**Requisitos del ejercicio**
(1) Conteste brevemente, según el texto sobre la Jornada Mundial de los Abuelos:
(a) ¿Qué tema eligió el Santo Padre para la primera Jornada?
(b) ¿En qué domingo de julio quedó establecida la celebración?
(c) ¿Qué organismo concede en el decreto la Indulgencia Plenaria a quienes visiten a sus hermanos mayores necesitados?
(2) Imprima sin cambios el fragmento del texto sobre la Jornada Mundial de los Abuelos que comienza en "El Papa Francisco anunció" y termina en "por la Iglesia.".
(3) Reescriba como lista el párrafo del texto sobre la Jornada Mundial de los Abuelos que empieza por "El Papa Francisco anunció la institución", conservando sus datos principales.

**Texto seleccionado**
────────
25 de Julio: Primera Jornada Mundial de los Abuelos y las Personas Mayores

“Yo estoy contigo todos los días”: es el tema elegido por el Santo Padre para la Primera Jornada Mundial de los Abuelos y las Personas Mayores, a celebrarse el próximo 25 de julio.

Así lo da a conocer en un comunicado del Dicasterio para los Laicos, la Familia y la Vida. El tema quiere expresar la cercanía del Señor y de la Iglesia en la vida de cada persona mayor, especialmente en este difícil momento de pandemia.

“Yo estoy contigo todos los días” es también una promesa de cercanía y esperanza que jóvenes y mayores pueden expresarse mutuamente – precisa el comunicado. De hecho, no sólo los nietos y los jóvenes están llamados a estar presentes en la vida de las personas mayores, sino que los mayores y los abuelos tienen también una misión de evangelización, de anuncio, de oración y de guía de los jóvenes a la fe.

El Papa Francisco anunció la institución de esta Jornada tras el rezo del Ángelus del domingo 31 de enero, estableciendo la celebración el cuarto domingo de julio, cerca de la memoria litúrgica de los santos Joaquín y Ana, abuelos de Jesús. “Eslabón” entre generaciones para transmitir a los jóvenes la experiencia de la vida y la fe, “los abuelos son a menudo olvidados – subrayó el Papa en esa ocasión–y nosotros olvidamos esta riqueza de custodiar las raíces y transmitirlas”. De aquí la decisión del Pontífice de instituir esta Jornada Mundial.

Con ocasión de la primera Jornada Mundial de los Abuelos y de las personas mayores, el papa Francisco concedió a los fieles el poder obtener la Indulgencia Plenaria bajo las condiciones previstas por la Iglesia.

En el decreto, la Penitenciaría apostólica concede también ese mismo día la Indulgencia Plenaria a los fieles que dedicarán un tiempo adecuado a visitar real o virtualmente a sus hermanos mayores necesitados o en dificultad (como enfermos, abandonados, discapacitados y similares).

La Indulgencia Plenaria puede concederse también a los mayores enfermos y a todos los que no pueden salir de casa por un motivo grave, siempre que se abstengan de todo pecado y tengan la intención de cumplir las tres condiciones habituales lo antes posible, se unirán espiritualmente a los actos sagrados de la Jornada Mundial, ofreciendo al Dios Misericordioso sus oraciones, dolores o sufrimientos de su vida, sobre todo, mientras las palabras del Sumo Pontífice y las celebraciones se transmiten por televisión y radio, pero también a través de los nuevos medios de comunicación social.
────────
**Datos disponibles**

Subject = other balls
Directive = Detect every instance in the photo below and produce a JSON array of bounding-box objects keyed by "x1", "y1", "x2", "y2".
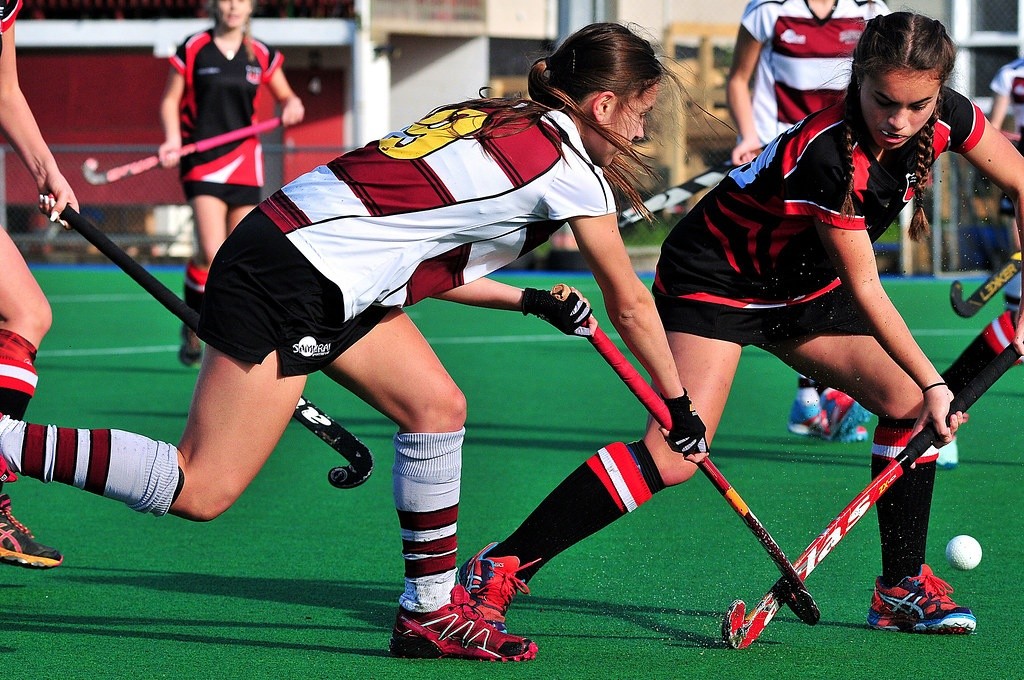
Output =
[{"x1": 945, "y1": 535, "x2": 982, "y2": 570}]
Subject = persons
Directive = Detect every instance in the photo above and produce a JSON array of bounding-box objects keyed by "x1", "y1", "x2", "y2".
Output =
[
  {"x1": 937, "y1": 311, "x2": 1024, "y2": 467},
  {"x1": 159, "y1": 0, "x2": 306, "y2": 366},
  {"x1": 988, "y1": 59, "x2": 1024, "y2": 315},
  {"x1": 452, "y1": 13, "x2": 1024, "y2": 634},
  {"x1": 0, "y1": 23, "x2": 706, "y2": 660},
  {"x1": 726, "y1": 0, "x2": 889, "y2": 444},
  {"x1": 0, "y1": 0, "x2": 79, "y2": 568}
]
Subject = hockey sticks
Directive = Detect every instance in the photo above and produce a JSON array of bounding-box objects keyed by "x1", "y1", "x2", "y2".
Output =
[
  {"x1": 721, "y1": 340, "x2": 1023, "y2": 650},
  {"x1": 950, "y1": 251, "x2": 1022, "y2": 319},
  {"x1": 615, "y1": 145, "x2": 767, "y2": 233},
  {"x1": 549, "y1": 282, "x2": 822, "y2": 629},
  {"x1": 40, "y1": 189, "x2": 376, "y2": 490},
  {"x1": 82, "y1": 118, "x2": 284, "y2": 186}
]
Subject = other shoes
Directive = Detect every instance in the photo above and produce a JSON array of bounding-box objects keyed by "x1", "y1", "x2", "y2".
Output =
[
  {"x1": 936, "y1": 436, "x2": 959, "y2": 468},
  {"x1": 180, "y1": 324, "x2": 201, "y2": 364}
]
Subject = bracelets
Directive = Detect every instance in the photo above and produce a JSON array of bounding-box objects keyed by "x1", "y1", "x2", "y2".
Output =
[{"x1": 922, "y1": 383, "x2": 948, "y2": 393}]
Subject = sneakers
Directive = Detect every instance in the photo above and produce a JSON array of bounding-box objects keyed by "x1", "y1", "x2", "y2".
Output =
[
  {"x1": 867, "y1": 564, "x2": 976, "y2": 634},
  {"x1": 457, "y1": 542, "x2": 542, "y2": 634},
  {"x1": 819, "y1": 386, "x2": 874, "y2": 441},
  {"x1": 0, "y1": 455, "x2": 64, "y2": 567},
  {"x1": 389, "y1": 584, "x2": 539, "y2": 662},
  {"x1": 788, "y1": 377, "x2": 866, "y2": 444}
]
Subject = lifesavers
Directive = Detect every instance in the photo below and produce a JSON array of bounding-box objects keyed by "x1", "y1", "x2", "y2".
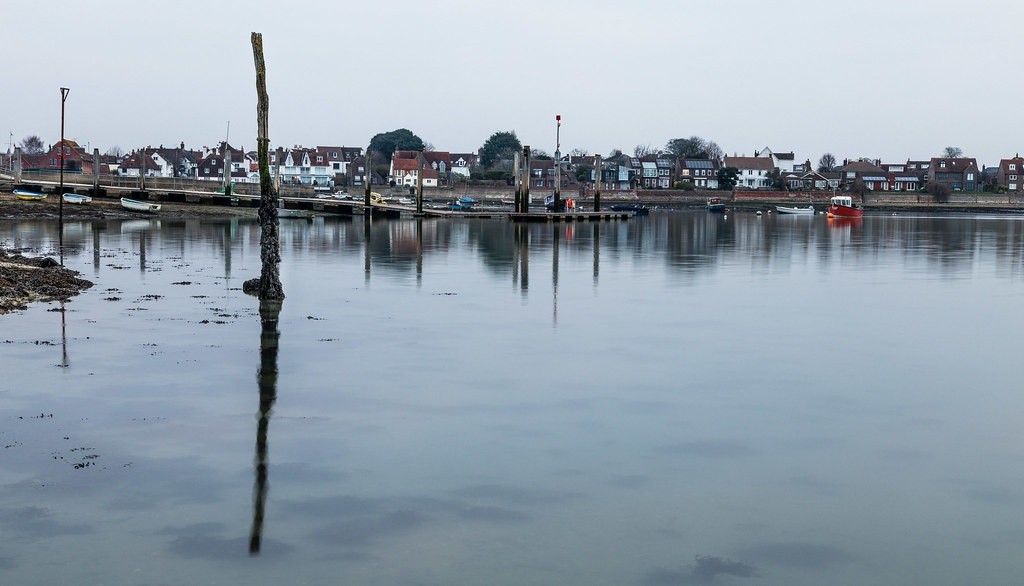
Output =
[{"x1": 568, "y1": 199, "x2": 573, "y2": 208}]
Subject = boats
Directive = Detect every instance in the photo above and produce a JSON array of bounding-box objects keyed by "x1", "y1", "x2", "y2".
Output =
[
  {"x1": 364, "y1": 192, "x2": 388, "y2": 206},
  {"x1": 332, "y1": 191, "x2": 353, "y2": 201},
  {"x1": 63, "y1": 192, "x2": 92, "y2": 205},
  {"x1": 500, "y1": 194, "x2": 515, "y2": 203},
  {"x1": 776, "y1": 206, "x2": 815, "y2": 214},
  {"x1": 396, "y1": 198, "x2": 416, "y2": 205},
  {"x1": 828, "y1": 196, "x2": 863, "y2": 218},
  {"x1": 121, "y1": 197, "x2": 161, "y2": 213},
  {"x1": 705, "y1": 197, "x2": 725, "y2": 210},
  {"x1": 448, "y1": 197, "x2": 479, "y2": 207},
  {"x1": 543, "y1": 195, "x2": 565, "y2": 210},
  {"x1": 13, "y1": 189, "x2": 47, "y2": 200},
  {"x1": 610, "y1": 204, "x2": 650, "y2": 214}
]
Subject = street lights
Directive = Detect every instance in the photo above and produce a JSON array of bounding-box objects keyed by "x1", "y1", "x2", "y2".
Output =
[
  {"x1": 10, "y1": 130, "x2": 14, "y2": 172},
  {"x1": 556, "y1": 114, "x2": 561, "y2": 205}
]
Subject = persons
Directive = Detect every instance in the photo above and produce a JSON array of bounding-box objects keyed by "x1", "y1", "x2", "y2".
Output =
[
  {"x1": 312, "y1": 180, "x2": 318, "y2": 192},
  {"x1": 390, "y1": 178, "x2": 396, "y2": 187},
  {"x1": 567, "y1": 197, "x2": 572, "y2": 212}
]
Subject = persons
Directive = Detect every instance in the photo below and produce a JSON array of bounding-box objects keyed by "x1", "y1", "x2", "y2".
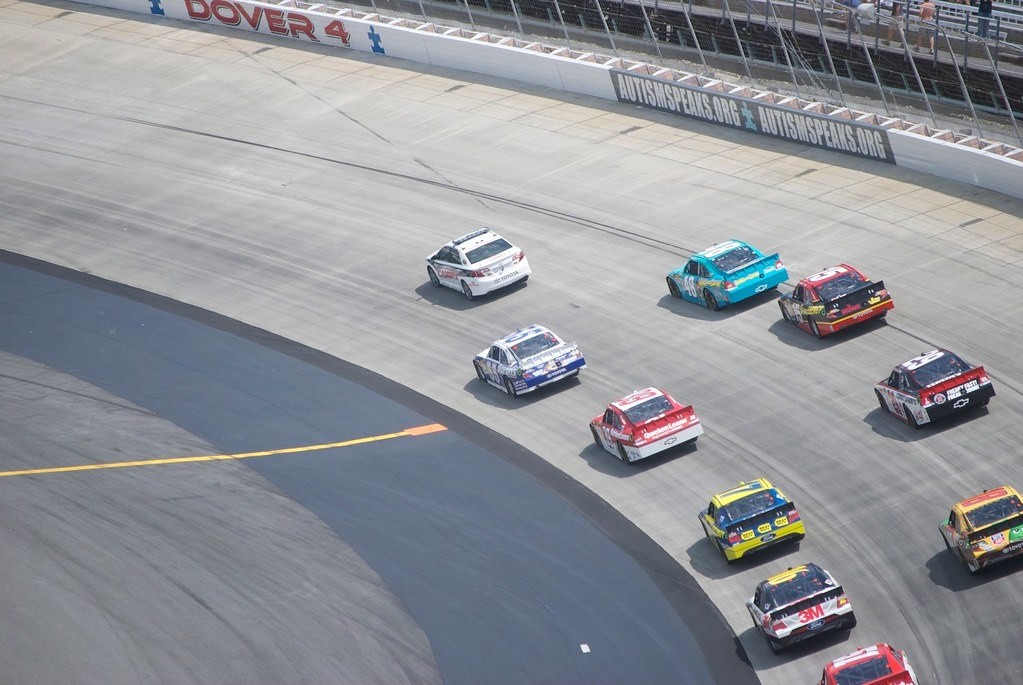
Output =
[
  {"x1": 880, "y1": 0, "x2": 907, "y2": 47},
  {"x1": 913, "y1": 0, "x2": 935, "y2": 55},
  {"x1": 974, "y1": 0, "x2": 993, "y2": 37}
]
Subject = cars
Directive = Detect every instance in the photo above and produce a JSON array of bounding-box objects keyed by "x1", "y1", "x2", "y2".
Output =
────────
**Soluciones por tarea**
(1)
(a) "Yo estoy contigo todos los días".
(b) El cuarto domingo de julio.
(c) La Penitenciaría apostólica.

(2)
El Papa Francisco anunció la institución de esta Jornada tras el rezo del Ángelus del domingo 31 de enero, estableciendo la celebración el cuarto domingo de julio, cerca de la memoria litúrgica de los santos Joaquín y Ana, abuelos de Jesús. “Eslabón” entre generaciones para transmitir a los jóvenes la experiencia de la vida y la fe, “los abuelos son a menudo olvidados – subrayó el Papa en esa ocasión–y nosotros olvidamos esta riqueza de custodiar las raíces y transmitirlas”. De aquí la decisión del Pontífice de instituir esta Jornada Mundial.

Con ocasión de la primera Jornada Mundial de los Abuelos y de las personas mayores, el papa Francisco concedió a los fieles el poder obtener la Indulgencia Plenaria bajo las condiciones previstas por la Iglesia.

(3)
- El papa Francisco anunció la institución de la Jornada tras el rezo del Ángelus del domingo 31 de enero.
- Fijó la celebración el cuarto domingo de julio, cerca de la memoria litúrgica de los santos Joaquín y Ana, abuelos de Jesús.
- Presentó a los abuelos como "eslabón" entre generaciones para transmitir a los jóvenes la experiencia de la vida y la fe.
- Subrayó que los abuelos son a menudo olvidados y que se olvida la riqueza de custodiar las raíces y transmitirlas.
- De ahí su decisión de instituir la Jornada Mundial.